Amor de Perdição - Cap. 7: Capítulo 7 Pág. 41 / 145

Os assassinos, a dez passos, viram de frente erguerem-se os dois vultos, e ladearam cada qual para seu lado, um galgando os socalcos de uma vinha, o outro atirando-se a uns silveirais.

– Atira ao da esquerda! – disse João da Cruz.

Foram simultâneas as explosões. A pontaria do ferrador fez logo um cadáver. Os balotes do arrieiro não estremaram o outro entre o carrascal onde se embrenhara.

A este tempo assomava Simão no teso donde lhe tinham atirado, e corria ao ponto onde ouvira os segundos tiros.

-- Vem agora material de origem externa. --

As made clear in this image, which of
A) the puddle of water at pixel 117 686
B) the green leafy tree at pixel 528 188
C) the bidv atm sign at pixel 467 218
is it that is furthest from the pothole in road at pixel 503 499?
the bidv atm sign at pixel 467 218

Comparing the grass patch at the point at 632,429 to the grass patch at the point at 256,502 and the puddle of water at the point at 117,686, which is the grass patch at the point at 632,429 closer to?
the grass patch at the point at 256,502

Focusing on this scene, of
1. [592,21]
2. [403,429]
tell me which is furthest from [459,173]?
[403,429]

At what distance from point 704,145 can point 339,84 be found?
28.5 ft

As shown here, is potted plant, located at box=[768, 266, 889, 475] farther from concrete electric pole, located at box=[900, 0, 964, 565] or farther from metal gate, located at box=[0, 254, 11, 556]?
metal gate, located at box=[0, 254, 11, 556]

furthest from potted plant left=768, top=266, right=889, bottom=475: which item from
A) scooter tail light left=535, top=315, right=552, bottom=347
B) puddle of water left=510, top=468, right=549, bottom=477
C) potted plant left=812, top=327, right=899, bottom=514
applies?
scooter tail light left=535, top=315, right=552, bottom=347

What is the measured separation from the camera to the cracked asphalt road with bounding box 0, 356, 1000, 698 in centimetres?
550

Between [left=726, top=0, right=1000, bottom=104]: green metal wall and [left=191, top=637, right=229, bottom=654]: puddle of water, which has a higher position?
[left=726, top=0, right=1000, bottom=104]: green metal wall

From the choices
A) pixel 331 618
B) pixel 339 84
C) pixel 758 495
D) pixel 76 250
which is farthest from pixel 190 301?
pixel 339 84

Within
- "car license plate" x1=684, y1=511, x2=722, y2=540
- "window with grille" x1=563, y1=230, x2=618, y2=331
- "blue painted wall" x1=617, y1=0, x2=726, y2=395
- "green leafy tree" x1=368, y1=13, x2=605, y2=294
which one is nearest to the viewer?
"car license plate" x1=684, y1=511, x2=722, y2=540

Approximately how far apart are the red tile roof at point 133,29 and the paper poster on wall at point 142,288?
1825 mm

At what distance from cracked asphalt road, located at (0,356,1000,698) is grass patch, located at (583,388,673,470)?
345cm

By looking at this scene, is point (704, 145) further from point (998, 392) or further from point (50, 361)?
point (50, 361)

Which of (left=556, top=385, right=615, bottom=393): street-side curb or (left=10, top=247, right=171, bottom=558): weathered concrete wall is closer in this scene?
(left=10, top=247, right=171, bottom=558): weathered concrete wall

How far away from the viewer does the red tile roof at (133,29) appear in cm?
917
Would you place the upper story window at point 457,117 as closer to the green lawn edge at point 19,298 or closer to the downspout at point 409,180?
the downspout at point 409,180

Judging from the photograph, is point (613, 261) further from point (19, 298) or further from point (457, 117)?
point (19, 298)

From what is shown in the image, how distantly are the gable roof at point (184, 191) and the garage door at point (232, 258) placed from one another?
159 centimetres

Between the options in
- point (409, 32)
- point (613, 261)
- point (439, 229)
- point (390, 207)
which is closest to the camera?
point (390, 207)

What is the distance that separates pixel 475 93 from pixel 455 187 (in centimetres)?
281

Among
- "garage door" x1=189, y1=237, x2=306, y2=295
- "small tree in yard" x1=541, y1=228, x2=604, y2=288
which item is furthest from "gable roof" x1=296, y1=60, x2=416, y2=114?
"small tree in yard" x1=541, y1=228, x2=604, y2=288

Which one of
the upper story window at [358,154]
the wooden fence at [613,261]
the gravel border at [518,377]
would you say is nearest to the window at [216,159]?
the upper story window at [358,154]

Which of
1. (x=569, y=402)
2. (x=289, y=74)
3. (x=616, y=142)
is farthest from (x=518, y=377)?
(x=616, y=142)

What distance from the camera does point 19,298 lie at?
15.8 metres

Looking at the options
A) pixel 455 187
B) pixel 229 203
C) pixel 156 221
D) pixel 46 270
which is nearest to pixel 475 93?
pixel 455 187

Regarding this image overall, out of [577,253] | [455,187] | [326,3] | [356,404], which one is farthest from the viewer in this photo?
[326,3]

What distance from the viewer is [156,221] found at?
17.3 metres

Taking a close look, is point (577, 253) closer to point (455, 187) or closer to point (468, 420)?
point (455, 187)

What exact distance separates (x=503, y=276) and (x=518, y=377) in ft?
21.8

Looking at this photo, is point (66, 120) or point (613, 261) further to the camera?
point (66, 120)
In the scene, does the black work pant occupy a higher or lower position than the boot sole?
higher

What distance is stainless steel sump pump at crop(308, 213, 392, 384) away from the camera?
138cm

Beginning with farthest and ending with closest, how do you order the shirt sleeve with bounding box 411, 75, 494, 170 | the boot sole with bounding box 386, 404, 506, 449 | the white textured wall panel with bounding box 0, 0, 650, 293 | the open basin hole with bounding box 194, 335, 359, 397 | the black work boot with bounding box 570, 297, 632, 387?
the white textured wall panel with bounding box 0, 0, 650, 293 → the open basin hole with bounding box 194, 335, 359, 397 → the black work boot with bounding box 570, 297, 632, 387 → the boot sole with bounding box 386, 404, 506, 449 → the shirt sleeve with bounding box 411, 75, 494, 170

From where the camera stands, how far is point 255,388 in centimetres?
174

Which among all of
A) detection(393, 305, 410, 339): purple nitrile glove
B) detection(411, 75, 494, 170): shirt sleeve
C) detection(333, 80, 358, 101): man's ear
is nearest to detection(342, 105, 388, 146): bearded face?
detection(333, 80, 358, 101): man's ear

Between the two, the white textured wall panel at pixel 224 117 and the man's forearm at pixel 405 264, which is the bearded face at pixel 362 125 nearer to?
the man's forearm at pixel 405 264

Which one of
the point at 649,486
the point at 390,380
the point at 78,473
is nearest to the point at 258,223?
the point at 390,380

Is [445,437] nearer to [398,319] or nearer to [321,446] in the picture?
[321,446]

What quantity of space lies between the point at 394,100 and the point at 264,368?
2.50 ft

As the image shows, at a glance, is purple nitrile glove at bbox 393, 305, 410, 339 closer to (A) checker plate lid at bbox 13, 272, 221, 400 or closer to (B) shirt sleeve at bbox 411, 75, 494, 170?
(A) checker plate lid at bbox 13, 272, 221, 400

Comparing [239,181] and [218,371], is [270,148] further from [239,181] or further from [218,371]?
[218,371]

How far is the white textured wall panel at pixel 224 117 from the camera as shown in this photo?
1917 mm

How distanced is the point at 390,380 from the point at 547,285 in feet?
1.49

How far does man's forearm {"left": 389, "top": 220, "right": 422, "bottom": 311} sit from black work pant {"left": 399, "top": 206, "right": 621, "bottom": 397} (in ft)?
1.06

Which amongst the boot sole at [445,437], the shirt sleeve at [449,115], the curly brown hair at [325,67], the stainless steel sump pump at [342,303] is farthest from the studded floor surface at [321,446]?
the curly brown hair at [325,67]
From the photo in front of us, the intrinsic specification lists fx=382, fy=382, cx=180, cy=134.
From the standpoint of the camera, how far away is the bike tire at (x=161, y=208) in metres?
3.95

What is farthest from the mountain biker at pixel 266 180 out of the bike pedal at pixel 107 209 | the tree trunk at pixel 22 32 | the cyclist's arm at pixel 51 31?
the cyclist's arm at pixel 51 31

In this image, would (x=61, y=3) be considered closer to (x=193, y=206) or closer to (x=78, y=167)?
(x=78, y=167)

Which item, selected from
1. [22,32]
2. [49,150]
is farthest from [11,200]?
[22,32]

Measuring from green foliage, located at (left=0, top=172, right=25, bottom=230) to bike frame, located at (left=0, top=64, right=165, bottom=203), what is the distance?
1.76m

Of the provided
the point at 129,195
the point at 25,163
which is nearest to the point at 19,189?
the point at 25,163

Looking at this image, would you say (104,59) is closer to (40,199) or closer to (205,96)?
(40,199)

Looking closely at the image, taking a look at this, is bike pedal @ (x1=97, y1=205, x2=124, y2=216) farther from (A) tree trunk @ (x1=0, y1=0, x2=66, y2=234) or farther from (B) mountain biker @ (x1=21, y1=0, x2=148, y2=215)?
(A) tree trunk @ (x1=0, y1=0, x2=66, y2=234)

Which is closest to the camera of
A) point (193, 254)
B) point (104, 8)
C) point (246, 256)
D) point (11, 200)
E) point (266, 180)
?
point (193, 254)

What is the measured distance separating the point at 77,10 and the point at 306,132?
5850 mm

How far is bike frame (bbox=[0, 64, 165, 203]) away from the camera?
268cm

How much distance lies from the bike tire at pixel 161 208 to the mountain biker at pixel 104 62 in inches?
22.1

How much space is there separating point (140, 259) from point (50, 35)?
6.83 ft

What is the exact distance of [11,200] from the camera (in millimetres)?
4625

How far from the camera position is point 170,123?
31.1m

– É vossa senhoria, fidalgo? – bradou o ferrador.

– Sou.

– Não o mataram?

– Creio que não – respondeu Simão.

– Este desalmado deixou fugir o melro – tornou João da Cruz – mas o meu lá está a pernear na vinha. Sempre lhe quero ver as trombas…

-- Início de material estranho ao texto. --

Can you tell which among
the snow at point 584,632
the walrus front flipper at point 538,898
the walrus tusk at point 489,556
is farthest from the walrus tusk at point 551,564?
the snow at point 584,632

O ferrador desceu os três socalcos da vinha, e curvou-se sobre o cadáver, dizendo:

– Alma de cântaro, se eu tivesse duas clavinas, não ias sozinho para o Inferno.

– Anda daí! – disse o arrieiro – deixa lá esse diabo, que o senhor doutor está ferido num ombro. Vamos depressa que está o sangue a escorrer-lhe.

– Eu vi duas cabeças a espreitarem-me de cima da ribanceira, e cuidei que eram vocês – disse Simão, enquanto o ferrador, com a destreza de hábil cirurgião, lhe enfaixava com lenços o braço ferido.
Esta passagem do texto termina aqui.